Во-первых, если дано подлинное зло. Не подобие его, не тень, не призрак, не внешние «бедствия» и «страдания», не заблуждение, не слабость, не «болезнь» несчастного страдальца. Налицо должна быть злая человеческая воля, изливающаяся во внешнем деянии. Перед судом правосознания это будет воля, направленная против сущности права и цели права, а так как духовность составляет сущность права и бытие живого духа есть цель права, то это будет противодуховная воля – по источнику, по направлению, по цели и по средству. Перед лицом нравственного сознания это будет воля, направленная против живого единения людей, а так как любовность есть сущность этого единения и любовь есть сама единящая сила, то это будет противолюбовная воля – по источнику, по направлению, по цели и по средству. Всюду, где такая противодуховная и противолюбовная воля изливается во внешнем деянии, встаёт вопрос о сопротивлении злу посредством пресечения. Понятно, что этот вопрос должен быть немедленно разрешён всюду, где внутреннее понуждение оказывается бессильным, а злая воля выступает в качестве внутренне одержимой внешней силы, т. е. где она проявляется как духовно слепая злоба, ожесточённая, агрессивная, безбожная, бесстыдная, духовно растлевающая и перед средствами не останавливающаяся; где, следовательно, реально дан тот состав настроений и деяний, за который евангельское милосердие определило как наименьшее утопление с жёрновом на шее (Мф. 18,6).

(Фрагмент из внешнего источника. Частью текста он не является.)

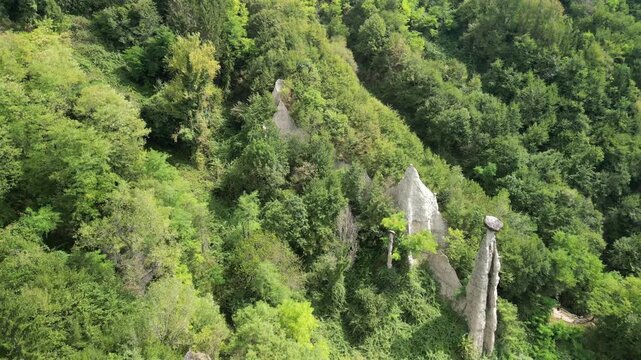Lake Iseo, drone reverse flight over Zone earth pyramids (Piramidi di Zone) in Italy, pulling back reveals hoodoo capstones and sandy cliffs in a deep green ravine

Понятно, что истолкование наличного зла как недуга, заблуждения, слабости, случайного «падения» и тому подобное – не разрешает, а снимает поставленную проблему, и тогда все призывы к уговаривающему непротивлению оказываются не ответом на вопрос, а скрытым уклонением от вопроса и ответа.
Вторым условием правильной постановки проблемы является наличность верного восприятия зла, восприятия, не переходящего, однако, в его приятие. Пока зло никем не воспринято, пока ни одна душа не увидела внешнего деяния и не прозрела скрытую за ним и осуществившуюся в нём злобу, никто не имеет ни основания, ни повода ставить и разрешать проблему внешнего сопротивления. Именно поэтому многие люди, заранее тяготясь предчувствуемою необходимостью ответа, отвёртываются от зла и предпочитают его не видеть: то уклоняясь от надвигающихся сведений, то «доброжелательно» истолковывая их в лучшем смысле, то укрываясь за невозможностью и непозволительностью судить ближнего, то утверждаясь в «вере», что злоба вообще не присуща людям. Понятно, что отвернувшийся человек, не видящий, не воспринимающий, не испытывающий, не может разрешить проблему, ибо он погашает её в самом себе, он освобождает себя от её бремени, притупляет её остроту и мучительность, а самого себя лишает права участвовать в её обсуждении; и вследствие этого все его суждения по данному вопросу оказываются или некомпетентными, как суждения слепорождённого о дополнительных цветах, или схоластическими, как суждения резонёра о неиспытанных, выдуманных обстоятельствах.
Следует или не следует физически пресекать злодеяния – в этом компетентен только тот, кто видел реальное зло, кто восприял его и испытал, кто получил и унёс в себе его диавольские ожоги, кто не отвернулся, но погрузил свой взор в зрак Сатаны, кто позволил образу зла подлинно и верно отобразиться в себе и вынес это, не заразившись, кто восприял зло, но не приял зла. Ибо приявший зло заразился им, до известной степени стал им и тем самым превратился из субъекта сопротивляющегося в субъекта, которому надо сопротивляться. Ему ли разрешать вопрос о способах сопротивления? А не приявший зло подлинно познал его, но не стал им; он имеет его в своём духовном опыте, видит его природу, понимает его пути и законы и потому способен верно поставить и разрешить проблему сопротивления; испытав, отвергнув и умудрившись, он приобрёл тем самым силу ви́дения и право суда.